Model
Bosch WQB245AXUC
Rank #1 means 0 of the 615 clothes dryer models we track cost less to run each year; the 100th efficiency percentile means it uses less energy for its size than 100% of those models.
What does the Bosch WQB245AXUC cost to run per year?
At $23 a year to run, the Bosch WQB245AXUC is one of the very cheapest clothes dryer models we track, ranking #1 of 615, in the bottom five percent on cost. Once capacity is factored in, it outperforms 100% of the clothes dryer models we track on efficiency, near the very top of the normalized ranking. Its CEF of 6.97 reflects combined energy factor, one of the class's core efficiency levers.
On the leaderboard, the Bosch WTW87NH1UC at $23/yr runs a little more, the closest neighbor to its exact spot in the ranking. A clothes dryer typically stays in service for somewhere around 13 years; over that span, the Bosch WQB245AXUC's $23/yr adds up to roughly $299 in electricity alone, before purchase price or repairs. At rank #1 of 615, it is one of the single cheapest clothes dryer models we track to run, in the top one percent on cost.
By the numbers
The Bosch WQB245AXUC normalized against its whole class, so each figure means something.
What it costs you over time
Running cost is an every-year number, so it compounds. At $23/yr, here is what the Bosch WQB245AXUC adds up to before purchase price, water, or repairs enter the math.
Left running for a decade at today's US average rate, the Bosch WQB245AXUC costs about $230. That is roughly $900 less than the class median, which would run closer to $1130 over the same ten years.
How the Bosch WQB245AXUC compares
The clothes dryer class we track runs from $23 to $128 a year. At $23/yr, it runs about $90 a year cheaper than the class median of $113, and it is the cheapest clothes dryer to run in the class among the models we track.
What drives its running cost
At 3.9 cu ft, the Bosch WQB245AXUC is a small clothes dryer for its class, which spans 3.8 to 9.2 cu ft with a median of 7.4 cu ft, less capacity to service is usually the first reason a running-cost figure lands on the low side, before efficiency even enters the picture. Its CEF of 6.97, above the class median of 3.93, reflects combined energy factor: a higher figure means it wrings more useful work out of every kilowatt-hour, so it is the efficiency lever to weigh against raw size.
- Heat source and Combined Energy Factor (CEF). CEF combines drying performance with standby and off-mode energy use; for a given drum size, a higher CEF means less energy per pound of laundry dried, and heat-pump models usually post the highest figures in the class.
- Drum capacity.

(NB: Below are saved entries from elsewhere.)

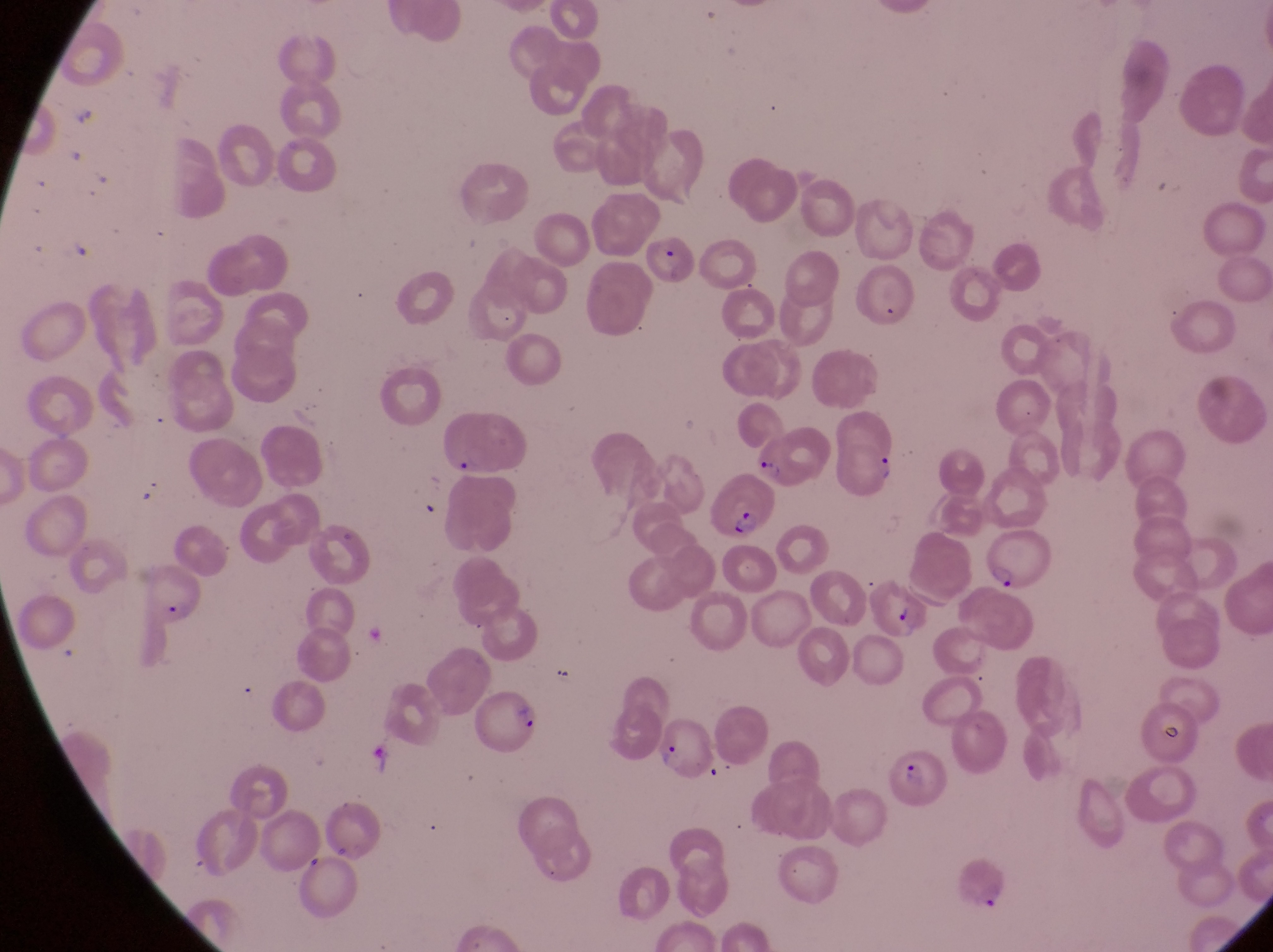

Approximate bounding boxes as (left, top, right, bottom) in pixels. Parasitised red blood cell locations: (833, 414, 899, 499), (702, 472, 774, 539), (986, 534, 1056, 596), (472, 684, 549, 759), (651, 712, 716, 782), (879, 741, 944, 811), (956, 861, 1008, 912). Single field of view. Thin blood film. At a magnification of 1000x. Image is 1273×952 pixels. Collected in Uganda. Captured by a smartphone held over the eyepiece of an Olympus CX-23 microscope.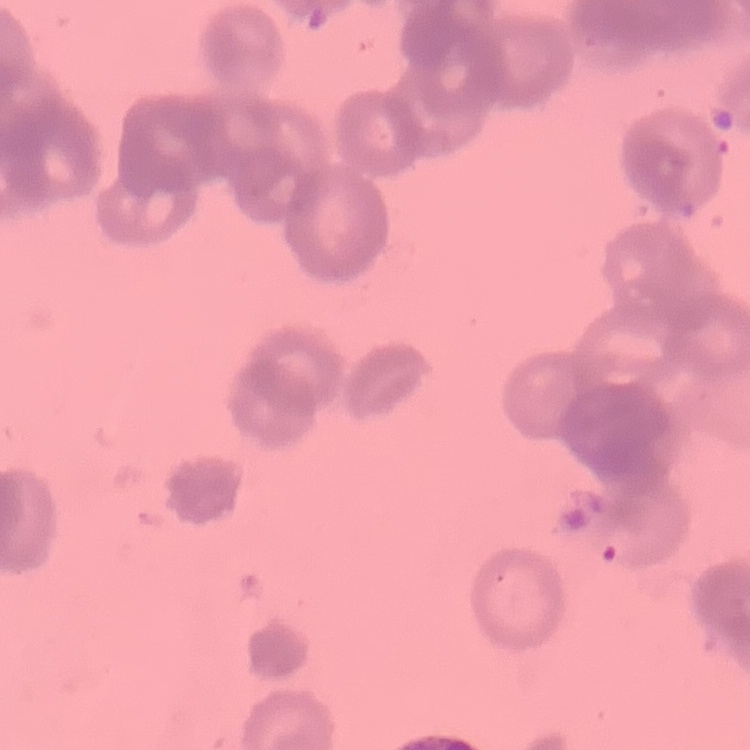
Summary:
  - Erythrocyte morphology: rouleaux formation
  - Image type: one tile cut from a larger photomicrograph
  - Preparation: thin blood smear
  - Stain: Field's or Giemsa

Drum capacity sets how much laundry one cycle can hold, and heating a bigger volume of air generally costs more energy per cycle.
Common questions
Is the Bosch WQB245AXUC cheap to run?
Yes, relatively. At $23 a year it ranks #1 of 615 clothes dryer models we track, in the cheaper part of its class to run.
How much does the Bosch WQB245AXUC cost per month?
Roughly $1.89/mo, spreading the $23/yr estimate evenly across twelve months at $0.1856/kWh. Actual monthly bills swing with your rate and usage pattern.
How is this running-cost figure calculated?
We take the model's published annual energy use of 122 kWh from ENERGY STAR and multiply it by the US average residential electricity rate of $0.1856/kWh, giving about $23 a year. It is an electricity-only estimate and does not include purchase price, water, or installation.
How efficient is the Bosch WQB245AXUC for its size?
100th percentile once size is factored in. That means its size-adjusted efficiency is a real factor in the running-cost figure above; its capacity plays a large role too.
Cheaper to run in the same class
This is already the cheapest model to run in its class among the ones we track.
Source
ES_31649_WQB245AXUC_11142023091603_2938806View certified clothes dryer listingsENERGY STAR data as of July 2026Bosch and WQB245AXUC are used here for identification only and are not endorsements. Figures are computed by WattWise Labs from public ENERGY STAR data, not measured in our own lab.